5-1.  XOR code (MLP) with nn.Module

import torch

device = 'cuda' if torch.cuda.is_available() else 'cpu'

# for reproducibility
torch.manual_seed(777)
if device == 'cuda':
    torch.cuda.manual_seed_all(777)
    
X = torch.FloatTensor([[0, 0], [0, 1], [1, 0], [1, 1]]).to(device)
Y = torch.FloatTensor([[0], [1], [1], [0]]).to(device)

# nn layers
linear1 = torch.nn.Linear(2, 10, bias=True)
linear2 = torch.nn.Linear(10, 10, bias=True)
linear3 = torch.nn.Linear(10, 10, bias=True)
linear4 = torch.nn.Linear(10, 1, bias=True)
sigmoid = torch.nn.Sigmoid()

# model
model = torch.nn.Sequential(linear1, sigmoid, linear2, sigmoid, linear3, sigmoid, linear4, sigmoid).to(device)

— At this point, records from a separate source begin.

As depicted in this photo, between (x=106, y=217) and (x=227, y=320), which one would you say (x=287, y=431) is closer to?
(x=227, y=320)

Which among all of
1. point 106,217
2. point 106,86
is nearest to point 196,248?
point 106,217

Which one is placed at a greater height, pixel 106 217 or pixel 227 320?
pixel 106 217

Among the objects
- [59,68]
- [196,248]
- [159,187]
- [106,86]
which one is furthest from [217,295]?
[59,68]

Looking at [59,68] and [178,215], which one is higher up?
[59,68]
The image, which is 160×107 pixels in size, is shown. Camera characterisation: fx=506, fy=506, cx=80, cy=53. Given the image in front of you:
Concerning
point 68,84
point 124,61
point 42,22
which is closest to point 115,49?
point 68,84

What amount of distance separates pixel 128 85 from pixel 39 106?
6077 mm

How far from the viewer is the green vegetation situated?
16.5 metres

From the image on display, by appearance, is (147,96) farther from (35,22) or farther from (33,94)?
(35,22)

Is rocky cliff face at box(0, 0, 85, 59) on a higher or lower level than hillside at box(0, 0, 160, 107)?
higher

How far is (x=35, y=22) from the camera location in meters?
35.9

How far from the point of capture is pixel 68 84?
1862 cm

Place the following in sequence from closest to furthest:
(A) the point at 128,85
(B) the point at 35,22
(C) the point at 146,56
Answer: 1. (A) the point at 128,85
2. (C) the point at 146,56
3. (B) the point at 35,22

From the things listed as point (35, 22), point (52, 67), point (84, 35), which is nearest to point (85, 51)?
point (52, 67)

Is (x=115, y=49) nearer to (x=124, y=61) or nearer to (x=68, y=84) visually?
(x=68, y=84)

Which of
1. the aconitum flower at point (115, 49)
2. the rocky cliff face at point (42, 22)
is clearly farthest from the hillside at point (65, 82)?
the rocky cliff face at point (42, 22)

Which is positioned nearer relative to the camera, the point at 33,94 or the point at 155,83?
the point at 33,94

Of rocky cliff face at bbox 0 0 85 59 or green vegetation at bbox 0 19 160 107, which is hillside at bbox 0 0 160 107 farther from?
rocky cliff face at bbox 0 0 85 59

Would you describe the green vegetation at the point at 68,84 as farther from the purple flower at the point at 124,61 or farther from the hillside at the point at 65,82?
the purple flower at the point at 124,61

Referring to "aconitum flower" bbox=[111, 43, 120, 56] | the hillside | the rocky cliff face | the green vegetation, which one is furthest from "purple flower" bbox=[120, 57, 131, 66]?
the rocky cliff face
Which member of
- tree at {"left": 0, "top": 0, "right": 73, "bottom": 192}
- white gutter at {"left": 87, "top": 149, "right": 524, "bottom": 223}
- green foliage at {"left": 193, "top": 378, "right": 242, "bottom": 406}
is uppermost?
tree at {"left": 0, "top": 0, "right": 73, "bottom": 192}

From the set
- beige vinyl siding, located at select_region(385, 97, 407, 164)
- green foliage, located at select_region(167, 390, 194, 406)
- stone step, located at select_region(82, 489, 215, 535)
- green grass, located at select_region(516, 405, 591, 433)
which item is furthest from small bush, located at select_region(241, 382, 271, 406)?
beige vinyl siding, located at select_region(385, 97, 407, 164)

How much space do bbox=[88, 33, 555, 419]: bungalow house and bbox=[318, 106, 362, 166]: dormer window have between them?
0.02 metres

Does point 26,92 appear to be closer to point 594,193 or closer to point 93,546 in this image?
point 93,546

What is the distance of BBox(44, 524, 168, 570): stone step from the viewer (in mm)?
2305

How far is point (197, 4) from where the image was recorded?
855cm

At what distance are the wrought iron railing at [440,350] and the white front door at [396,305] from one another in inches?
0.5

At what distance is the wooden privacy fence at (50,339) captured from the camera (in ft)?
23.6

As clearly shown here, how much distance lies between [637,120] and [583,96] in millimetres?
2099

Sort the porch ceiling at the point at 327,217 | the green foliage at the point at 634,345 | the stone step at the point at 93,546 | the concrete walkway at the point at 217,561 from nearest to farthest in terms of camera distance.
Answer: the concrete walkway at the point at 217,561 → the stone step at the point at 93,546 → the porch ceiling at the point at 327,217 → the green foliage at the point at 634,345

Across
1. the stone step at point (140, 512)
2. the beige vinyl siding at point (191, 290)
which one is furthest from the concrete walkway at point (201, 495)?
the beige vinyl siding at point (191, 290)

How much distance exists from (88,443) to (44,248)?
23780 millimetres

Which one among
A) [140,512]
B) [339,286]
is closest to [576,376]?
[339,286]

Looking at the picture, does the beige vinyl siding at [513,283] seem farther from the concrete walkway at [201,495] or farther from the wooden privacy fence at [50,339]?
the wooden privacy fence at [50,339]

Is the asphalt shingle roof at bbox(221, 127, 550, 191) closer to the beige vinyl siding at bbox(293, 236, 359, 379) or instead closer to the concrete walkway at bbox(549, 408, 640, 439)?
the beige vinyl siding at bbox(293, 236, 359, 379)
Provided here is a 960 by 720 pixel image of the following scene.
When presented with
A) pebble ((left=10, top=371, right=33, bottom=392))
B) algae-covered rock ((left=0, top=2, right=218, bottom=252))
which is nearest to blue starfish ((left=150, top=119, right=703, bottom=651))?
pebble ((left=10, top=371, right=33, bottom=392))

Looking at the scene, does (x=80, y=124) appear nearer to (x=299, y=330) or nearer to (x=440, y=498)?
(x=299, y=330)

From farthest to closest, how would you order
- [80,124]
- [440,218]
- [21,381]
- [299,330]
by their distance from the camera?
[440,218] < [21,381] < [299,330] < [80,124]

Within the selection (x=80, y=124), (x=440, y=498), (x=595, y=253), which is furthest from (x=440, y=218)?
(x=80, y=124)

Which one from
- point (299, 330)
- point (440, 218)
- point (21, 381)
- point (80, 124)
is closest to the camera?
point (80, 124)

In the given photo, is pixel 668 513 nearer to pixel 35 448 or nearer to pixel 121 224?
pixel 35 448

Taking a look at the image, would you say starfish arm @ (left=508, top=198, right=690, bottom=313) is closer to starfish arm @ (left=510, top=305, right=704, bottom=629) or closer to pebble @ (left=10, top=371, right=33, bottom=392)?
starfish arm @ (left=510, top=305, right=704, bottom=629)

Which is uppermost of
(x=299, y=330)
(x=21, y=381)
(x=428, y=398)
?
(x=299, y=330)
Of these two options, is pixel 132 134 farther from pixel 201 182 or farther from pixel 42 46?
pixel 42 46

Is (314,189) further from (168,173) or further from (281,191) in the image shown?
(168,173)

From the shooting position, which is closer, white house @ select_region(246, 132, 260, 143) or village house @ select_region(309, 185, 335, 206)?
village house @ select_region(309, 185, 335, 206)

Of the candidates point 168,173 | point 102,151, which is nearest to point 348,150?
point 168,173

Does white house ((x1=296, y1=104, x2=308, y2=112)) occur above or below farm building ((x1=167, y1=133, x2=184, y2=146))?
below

# define cost/loss & optimizer
criterion = torch.nn.BCELoss().to(device)
optimizer = torch.optim.SGD(model.parameters(), lr=3)  # modified learning rate from 0.1 to 1

for step in range(10001):
    optimizer.zero_grad()
    hypothesis = model(X)

    # cost/loss function
    cost = criterion(hypothesis, Y)
    cost.backward()
    optimizer.step()

    if step % 100 == 0:
        print(step, cost.item())
        
# Accuracy computation
# True if hypothesis>0.5 else False
with torch.no_grad():
    hypothesis = model(X)
    predicted = (hypothesis > 0.5).float()
    accuracy = (predicted == Y).float().mean()
    print('\nHypothesis: ', hypothesis.detach().cpu().numpy(), '\nCorrect: ', predicted.detach().cpu().numpy(), '\nAccuracy: ', accuracy.item())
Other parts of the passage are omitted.